[[ Quoted passage, beginning ]]

Rhabdoid tumor of the kidney

The term rhabdoid is derived from the microscopic appearance of the tumor cells that resemble muscle cells. Rhabdoid tumors make up around 2% of renal neoplasms and are more common in infancy than in any other period. An association with brain tumors, especially medulloblastoma, has been described. The brain tumors may precede or appear several years after the detection of this tumor. Brain MRI is needed a part of the workup of rhabdoid tumors.

Like other neonatal masses, rhabdoid tumor of the kidney can be diagnosed in utero. In neonates, detection may follow their presentation with an abdominal mass, hypertension, or hypercalcemia. The age at presentation overlaps with that noted for congenital mesoblastic nephroma. The clinical and imaging characteristics of rhabdoid tumors of the kidney are similar to those of congenital mesoblastic nephroma, clear cell sarcoma, and Wilms tumor. Therefore, specific diagnosis is usually not possible. One important differentiating point is that clear cell sarcoma of the kidney and rhabdoid tumor of the kidney are invariably unilateral.

The prognosis for patients with a rhabdoid tumor of the kidney is much worse than that of patients with other renal tumors.

Intrarenal neuroblastoma

Abdominal neuroblastomas usually develop in the retroperitoneum. Most arise from the adrenal gland and displace the kidney inferomedially. In rare cases, a neuroblastoma may mimic a Wilms tumor, arising from tissues in the kidney or invading the kidney. To make diagnosis complicated, rare neuroblastomas possess other features more typical of Wilms tumor than of intrarenal neuroblastomas.

Epithelial nephroblastoma

Epithelial nephroblastomatosis, or cystic Wilms tumor, is less malignant than Wilms tumor and may appear cystic or papillary. In its benign form, it gives rise to a multilocular cystic renal disease. Ultrasonographic and CT findings do not help in predicting the degree of malignancy.

Multicystic dysplastic kidney

Multicystic dysplastic kidney is a relatively rare condition. Even so, it is the most common cause of abdominal masses in neonates, leading to 50-65% of renal masses in infancy.

Multicystic dysplastic kidney is a developmental anomaly due to atresia of the upper third of the ureter. In most cases, concomitant atresia affects the renal pelvis and infundibula. The underlying obstruction usually occurs at or before 8-10 weeks of life. Obstruction occurring at a stage later than this gives rise to a relatively rare combination of renal dysplasia and hydronephrosis.

About 33% of patients have contralateral renal anomalies, such as multicystic dysplastic kidney, pelviureteric junction (PUJ) obstruction, hypoplasia, and rotational anomalies. When ureteric duplication is encountered on the contralateral side, one of the ureters may be atretic, with associated segmental renal dysplasia.

[[ Quoted passage, end ]]

▶ Work request 1: In the passage on pediatric kidney masses, what percentage of renal masses in infancy does multicystic dysplastic kidney account for?
▶ Work request 2: Copy the part of the passage on pediatric kidney masses from "Epithelial nephroblastomatosis, or" up to and including "degree of malignancy.", word for word.

[[ Supplied entries, beginning ]]

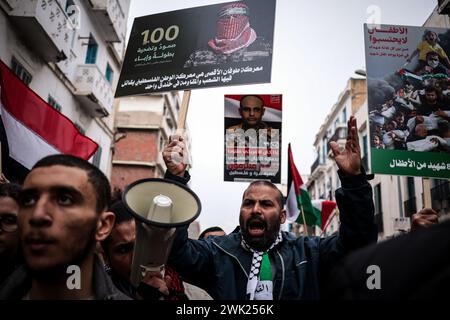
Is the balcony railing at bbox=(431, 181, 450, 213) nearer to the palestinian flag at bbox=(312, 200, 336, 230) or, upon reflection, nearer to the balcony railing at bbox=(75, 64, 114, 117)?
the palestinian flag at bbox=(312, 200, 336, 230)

[[ Supplied entries, end ]]
[[ Supplied entries, beginning ]]

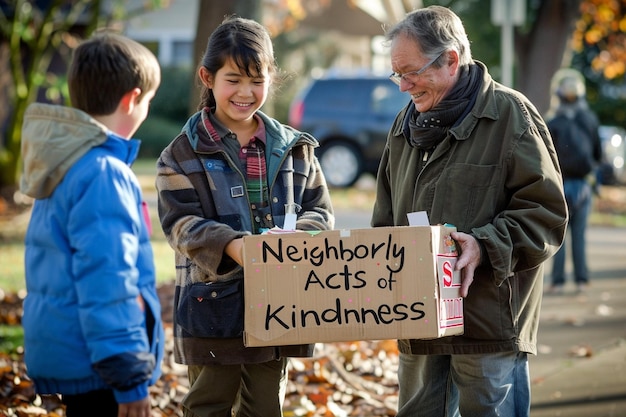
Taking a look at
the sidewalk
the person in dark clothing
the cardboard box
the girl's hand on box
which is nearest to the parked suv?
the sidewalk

[[ Supplied entries, end ]]
[[ Supplied entries, beginning ]]

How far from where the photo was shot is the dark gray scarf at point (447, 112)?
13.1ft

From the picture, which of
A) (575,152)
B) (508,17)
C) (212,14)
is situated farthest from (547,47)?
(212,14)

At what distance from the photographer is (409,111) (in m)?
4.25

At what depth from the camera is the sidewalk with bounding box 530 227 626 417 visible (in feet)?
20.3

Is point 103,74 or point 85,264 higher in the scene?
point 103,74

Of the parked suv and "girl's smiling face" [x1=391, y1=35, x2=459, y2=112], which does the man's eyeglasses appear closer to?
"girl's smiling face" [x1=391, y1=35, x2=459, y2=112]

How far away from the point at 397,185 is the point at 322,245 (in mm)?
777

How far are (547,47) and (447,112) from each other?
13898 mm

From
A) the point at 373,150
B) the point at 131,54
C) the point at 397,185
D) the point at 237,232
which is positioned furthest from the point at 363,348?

[[ Supplied entries, end ]]

▶ Task output 1: 50-65%

▶ Task output 2:
Epithelial nephroblastomatosis, or cystic Wilms tumor, is less malignant than Wilms tumor and may appear cystic or papillary. In its benign form, it gives rise to a multilocular cystic renal disease. Ultrasonographic and CT findings do not help in predicting the degree of malignancy.